_Texte_:
^^^^

À l’instar des Frères Musulmans du CCIQ et des supporteurs de Yassine à Bel-Agir qui se sont alliés pour établir une mosquée à Saint-Sauveur, leurs homologues marocains ont su unir leurs efforts en 2000 pour s’opposer aux modifications que le roi du Maroc désirait apporter au Code de la famille (moudawana) en vue d’améliorer la condition de la femme. Cette alliance d’islamistes marocains a combattu les réformes car elles étaient contraires à la charia. Une des réformes promue par le roi reconnaissait à la femme une autonomie pour choisir son époux (article 25) en la dispensant de devoir recourir à un wali (tuteur) comme l’y oblige la charia. Une autre haussait l’âge minimum auquel les femmes peuvent se marier à 18 ans (article 19) contrairement à la charia qui le permet à 6 ans, etc.
En 2009, une situation semblable s’est développée au Mali. Les parlementaires adoptèrent par un vote très majoritaire (117 oui – 5 non – 4 abstentions) une réforme du Code malien de la famille qui aurait amélioré la situation légale de la femme dans ce pays. Les islamistes alliés des Frères Musulmans organisèrent des manifestations et intimidèrent les dirigeants maliens en menaçant de recourir à la violence. Le président capitula et refusa de ratifier le projet de loi.
Quelques mois plus tard, Tariq Ramadan était au Mali pour célébrer la victoire des islamistes. Le CCIQ recommande huit livres de Tariq Ramadan dans la bibliographie musulmane personnelle qu’il suggère à ses militants et à laquelle nous avons fait allusion dans un article précédent.

^^^^

Répondez aux questions suivantes en vous appuyant sur le texte.
1. En quelle année les islamistes marocains se sont-ils alliés pour s’opposer aux modifications du Code de la famille ?
2. Quel a été le résultat du vote des parlementaires maliens sur la réforme du Code malien de la famille ?
3. Combien de livres de Tariq Ramadan le CCIQ recommande-t-il à ses militants ?

_Données recueillies_:
^^^^

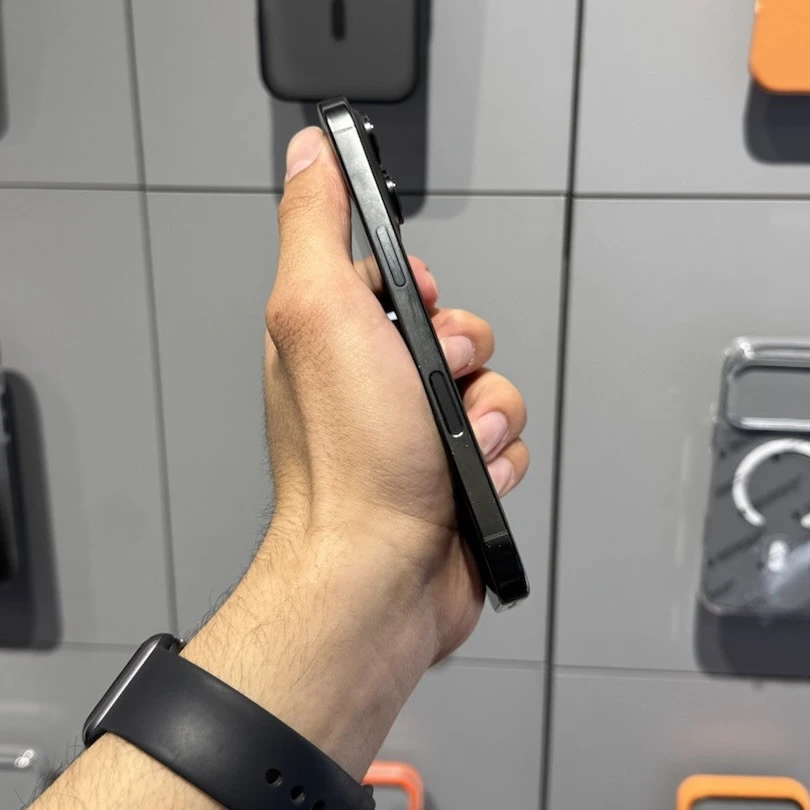 Смартфон Apple iPhone 16 Pro 256GB Черный (Black Titanium) (Б/У)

^^^^

_Réponse_:
1. En 2000.
2. 117 oui, 5 non et 4 abstentions.
3. Huit livres.